Day 237: 23 Things to Blame Your Fart On – A Counting Book

23 Things To Blame Your Fart On – A Counting Book
by
Matt Zurbo

 

Farts are pretty grouse! Weirdly, though, not everybody likes them. It’s not your fault, people are strange.
So here are 23 things to blame your fart on.

Outdoors? No problem!
Casually say…; “A squeaky tree!”

Wildlife.
“Hear that? A koala!”

“Noisy frog.”

“A sick cricket.”

A bird.
“Wow! Kookaburras fart?”

If it’s loud; “Barge ship coming through!” (Make sure you’re close to water.)

A passing truck.
“Must be carrying rotten eggs…”

Ninjas.
“Hear that? They could be about to attack…!”

Indoors? A mouse.

The cooking. (Only works with Dad.)
“Stop burning the broccoli, Dad!”

“Rusty door hinges!”

Whoever is sleeping.
“Grandad…!”

Television. Surprised look, point to screen… “That actor farted!”

Loose floorboards.

Your baby sister. “Maggie…!”
Works indoors or out.

Squeaky farts? Too easy: “…A mosquito!”

Silent farts.
If you see someone noticing it, speak up first; “Can you smell a dead rat?”

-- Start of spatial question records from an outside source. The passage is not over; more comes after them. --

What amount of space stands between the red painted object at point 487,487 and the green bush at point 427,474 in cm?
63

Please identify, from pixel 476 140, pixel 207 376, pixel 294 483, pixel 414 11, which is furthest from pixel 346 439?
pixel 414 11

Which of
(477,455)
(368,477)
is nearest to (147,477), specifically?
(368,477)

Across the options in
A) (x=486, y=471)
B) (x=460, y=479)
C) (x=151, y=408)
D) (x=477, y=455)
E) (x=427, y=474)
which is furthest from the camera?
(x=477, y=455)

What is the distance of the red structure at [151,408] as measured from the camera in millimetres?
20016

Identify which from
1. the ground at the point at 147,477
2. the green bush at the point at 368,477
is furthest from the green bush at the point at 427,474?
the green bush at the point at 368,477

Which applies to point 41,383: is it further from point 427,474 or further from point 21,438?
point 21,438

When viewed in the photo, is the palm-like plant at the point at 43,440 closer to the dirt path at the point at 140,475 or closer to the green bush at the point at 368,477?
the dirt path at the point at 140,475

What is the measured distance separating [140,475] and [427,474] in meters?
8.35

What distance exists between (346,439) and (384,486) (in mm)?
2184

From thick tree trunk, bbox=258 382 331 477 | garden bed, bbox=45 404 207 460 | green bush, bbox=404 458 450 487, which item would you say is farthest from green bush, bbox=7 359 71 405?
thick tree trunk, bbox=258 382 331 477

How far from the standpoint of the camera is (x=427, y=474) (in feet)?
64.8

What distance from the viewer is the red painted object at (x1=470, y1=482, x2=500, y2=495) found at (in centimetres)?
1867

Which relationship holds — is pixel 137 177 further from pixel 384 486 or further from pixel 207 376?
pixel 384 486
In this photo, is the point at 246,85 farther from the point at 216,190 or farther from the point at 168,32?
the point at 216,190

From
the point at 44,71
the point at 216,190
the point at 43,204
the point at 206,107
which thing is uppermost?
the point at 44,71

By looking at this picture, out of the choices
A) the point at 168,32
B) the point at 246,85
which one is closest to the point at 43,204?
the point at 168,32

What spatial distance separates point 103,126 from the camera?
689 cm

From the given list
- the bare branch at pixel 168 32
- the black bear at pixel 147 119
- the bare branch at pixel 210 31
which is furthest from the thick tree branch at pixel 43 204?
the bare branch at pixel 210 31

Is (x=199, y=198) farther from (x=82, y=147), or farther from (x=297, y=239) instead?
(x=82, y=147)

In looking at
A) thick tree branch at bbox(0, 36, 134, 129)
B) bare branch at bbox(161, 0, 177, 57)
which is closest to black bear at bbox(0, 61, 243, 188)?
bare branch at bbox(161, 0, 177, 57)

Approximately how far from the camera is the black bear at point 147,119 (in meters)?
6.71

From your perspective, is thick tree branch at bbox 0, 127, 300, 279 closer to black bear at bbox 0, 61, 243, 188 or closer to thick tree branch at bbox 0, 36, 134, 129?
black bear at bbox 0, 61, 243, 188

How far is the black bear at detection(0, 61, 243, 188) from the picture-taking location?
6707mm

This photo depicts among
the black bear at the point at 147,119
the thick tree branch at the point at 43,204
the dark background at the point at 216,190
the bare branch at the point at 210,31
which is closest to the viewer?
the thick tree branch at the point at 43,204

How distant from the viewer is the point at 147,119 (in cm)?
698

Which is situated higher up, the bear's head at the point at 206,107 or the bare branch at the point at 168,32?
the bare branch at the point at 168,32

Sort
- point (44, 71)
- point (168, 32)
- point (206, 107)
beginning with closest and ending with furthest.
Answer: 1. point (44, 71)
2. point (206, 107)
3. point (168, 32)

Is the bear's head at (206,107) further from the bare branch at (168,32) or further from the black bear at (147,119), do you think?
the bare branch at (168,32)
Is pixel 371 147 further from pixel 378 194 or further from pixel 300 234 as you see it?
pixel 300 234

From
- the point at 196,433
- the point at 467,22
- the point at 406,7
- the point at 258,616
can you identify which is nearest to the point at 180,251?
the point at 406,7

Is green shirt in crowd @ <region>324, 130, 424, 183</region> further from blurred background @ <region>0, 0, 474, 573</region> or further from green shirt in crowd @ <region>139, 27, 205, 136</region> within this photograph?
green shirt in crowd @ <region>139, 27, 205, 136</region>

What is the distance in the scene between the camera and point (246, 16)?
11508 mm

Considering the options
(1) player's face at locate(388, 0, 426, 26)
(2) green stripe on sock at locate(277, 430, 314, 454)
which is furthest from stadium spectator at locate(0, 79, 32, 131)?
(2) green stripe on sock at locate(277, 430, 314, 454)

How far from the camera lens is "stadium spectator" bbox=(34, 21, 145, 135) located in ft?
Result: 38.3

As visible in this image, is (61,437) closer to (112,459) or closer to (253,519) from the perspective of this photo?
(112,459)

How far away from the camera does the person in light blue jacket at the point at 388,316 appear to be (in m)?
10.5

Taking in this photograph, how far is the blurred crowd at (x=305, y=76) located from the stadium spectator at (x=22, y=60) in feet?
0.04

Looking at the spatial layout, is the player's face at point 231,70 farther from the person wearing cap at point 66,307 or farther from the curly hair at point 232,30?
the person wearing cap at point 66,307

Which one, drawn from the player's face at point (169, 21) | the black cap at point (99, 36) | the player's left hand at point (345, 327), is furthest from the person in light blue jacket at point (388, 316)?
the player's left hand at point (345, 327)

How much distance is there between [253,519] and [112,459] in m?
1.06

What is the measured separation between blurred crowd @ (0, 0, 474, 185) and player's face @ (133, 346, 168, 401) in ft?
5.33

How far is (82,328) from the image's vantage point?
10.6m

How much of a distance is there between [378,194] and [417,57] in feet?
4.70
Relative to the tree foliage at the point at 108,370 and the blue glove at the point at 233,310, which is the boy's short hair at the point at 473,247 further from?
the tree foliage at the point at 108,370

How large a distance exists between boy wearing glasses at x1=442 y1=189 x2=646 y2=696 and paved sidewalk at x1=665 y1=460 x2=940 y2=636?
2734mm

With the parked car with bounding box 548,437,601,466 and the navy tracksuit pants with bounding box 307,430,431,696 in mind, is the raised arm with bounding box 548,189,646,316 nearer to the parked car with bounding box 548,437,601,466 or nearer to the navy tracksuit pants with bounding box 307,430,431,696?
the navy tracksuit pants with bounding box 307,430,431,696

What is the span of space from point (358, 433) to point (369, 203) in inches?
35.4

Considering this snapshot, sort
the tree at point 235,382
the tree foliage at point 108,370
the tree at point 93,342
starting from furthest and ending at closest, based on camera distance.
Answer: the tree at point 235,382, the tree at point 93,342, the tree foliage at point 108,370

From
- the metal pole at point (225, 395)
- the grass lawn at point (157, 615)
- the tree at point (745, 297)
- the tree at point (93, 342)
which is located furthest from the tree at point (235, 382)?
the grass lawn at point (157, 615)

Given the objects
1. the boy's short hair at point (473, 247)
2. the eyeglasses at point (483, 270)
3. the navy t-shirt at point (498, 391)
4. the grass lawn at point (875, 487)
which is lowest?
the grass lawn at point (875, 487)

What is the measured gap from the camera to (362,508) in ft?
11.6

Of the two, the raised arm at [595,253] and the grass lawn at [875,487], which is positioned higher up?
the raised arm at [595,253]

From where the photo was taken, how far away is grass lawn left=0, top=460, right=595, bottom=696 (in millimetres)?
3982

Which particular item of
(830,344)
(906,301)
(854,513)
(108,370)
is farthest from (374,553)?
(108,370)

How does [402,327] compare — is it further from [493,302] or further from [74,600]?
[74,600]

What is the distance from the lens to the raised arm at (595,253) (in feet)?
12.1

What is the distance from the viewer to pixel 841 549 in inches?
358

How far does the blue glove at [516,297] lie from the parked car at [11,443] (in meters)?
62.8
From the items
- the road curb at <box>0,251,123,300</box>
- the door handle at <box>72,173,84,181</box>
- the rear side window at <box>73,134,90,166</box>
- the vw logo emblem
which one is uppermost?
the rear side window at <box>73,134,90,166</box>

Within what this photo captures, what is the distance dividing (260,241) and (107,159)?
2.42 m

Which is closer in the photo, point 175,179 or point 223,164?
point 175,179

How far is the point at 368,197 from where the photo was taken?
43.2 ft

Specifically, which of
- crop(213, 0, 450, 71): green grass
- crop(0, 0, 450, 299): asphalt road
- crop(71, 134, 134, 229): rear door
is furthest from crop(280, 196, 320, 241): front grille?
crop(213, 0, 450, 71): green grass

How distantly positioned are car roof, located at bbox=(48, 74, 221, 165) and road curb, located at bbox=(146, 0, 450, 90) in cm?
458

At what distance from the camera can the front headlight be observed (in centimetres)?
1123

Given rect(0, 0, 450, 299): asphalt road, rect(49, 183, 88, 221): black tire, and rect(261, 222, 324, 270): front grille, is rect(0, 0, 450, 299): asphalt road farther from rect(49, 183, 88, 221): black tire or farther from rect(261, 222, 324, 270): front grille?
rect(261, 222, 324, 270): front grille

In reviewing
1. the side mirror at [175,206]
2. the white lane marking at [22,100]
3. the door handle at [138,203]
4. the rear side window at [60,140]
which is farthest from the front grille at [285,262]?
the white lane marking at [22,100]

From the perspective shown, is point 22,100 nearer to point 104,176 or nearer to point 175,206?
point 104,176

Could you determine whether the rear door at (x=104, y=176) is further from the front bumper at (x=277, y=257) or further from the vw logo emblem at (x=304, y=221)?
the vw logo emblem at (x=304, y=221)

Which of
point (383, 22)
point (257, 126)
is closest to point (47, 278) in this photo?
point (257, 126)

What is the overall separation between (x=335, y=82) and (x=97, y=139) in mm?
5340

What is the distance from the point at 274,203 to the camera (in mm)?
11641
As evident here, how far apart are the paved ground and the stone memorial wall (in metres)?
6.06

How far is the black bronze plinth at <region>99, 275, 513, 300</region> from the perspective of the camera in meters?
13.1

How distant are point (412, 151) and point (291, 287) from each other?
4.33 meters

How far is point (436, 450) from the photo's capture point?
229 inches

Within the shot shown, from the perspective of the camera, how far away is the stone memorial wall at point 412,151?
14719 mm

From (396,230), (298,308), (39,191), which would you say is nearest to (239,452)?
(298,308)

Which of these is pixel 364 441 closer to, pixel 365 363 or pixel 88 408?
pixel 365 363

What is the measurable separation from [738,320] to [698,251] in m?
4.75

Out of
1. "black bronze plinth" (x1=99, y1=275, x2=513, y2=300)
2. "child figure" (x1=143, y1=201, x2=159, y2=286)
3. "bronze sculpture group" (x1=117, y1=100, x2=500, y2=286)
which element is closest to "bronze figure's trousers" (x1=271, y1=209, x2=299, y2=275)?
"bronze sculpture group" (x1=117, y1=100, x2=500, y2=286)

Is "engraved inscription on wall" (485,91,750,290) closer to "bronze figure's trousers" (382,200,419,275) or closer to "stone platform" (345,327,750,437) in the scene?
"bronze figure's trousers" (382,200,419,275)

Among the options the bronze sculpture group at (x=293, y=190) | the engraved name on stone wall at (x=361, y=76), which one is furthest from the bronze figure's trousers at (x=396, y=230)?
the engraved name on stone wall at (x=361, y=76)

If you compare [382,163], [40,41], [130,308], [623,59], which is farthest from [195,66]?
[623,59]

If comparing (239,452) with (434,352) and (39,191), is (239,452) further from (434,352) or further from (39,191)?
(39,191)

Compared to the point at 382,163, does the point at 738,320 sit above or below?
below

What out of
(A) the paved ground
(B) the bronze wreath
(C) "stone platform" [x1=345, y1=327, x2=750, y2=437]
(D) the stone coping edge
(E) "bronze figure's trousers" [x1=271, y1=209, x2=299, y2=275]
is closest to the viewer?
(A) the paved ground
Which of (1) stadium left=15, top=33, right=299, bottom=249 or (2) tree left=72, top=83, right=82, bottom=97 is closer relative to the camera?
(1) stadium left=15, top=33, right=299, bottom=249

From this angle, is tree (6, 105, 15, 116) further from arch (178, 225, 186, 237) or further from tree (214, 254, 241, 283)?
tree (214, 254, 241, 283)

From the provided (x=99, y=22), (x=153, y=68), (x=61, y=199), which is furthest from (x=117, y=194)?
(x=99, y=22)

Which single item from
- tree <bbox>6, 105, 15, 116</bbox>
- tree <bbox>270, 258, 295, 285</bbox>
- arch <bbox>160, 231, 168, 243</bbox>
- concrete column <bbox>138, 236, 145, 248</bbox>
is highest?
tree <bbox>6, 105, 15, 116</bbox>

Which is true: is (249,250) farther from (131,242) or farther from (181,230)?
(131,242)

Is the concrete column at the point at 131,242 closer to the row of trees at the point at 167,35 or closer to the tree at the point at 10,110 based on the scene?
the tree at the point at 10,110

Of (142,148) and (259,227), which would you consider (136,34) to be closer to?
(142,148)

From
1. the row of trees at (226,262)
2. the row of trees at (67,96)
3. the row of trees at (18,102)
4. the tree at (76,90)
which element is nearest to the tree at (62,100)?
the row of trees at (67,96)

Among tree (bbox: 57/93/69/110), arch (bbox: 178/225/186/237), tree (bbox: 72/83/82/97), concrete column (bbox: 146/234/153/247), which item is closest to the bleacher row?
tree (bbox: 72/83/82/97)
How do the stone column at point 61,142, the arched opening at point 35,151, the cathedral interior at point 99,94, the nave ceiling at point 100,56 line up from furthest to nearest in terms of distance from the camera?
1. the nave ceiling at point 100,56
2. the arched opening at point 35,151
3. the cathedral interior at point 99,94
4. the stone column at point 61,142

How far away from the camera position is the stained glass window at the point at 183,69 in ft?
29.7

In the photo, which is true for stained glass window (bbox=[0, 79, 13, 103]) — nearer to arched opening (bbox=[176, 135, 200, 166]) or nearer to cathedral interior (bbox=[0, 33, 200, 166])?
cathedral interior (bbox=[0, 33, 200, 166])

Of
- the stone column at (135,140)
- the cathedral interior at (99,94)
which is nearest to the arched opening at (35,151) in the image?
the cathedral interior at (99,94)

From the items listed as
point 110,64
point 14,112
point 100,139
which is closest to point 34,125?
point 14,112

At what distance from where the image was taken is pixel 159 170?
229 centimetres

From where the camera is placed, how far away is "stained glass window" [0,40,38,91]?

Your accuser. “I bet it was you!”

It is perfectly acceptable to panic and blame the first thing you see.
“Hey, my homework farted!”

If there is nothing to blame, no worries.
“A ghost!”

“Gosh! A fart fairy!”
Though this one will take some explaining.
“I can’t believe you haven’t heard of them! Once upon a time there was a Kingdom of…”

If all else fails, just tell off your bottom; “Hey, what do you think you’re doing!?”
Then turn to whoever else is in the room; “I’m sorry, it just won’t listen to me!”

Never concede defeat!
“I swear, it was the wind!”
(Kid turning to look over shoulder at his own bum, cloud of fart coming out.)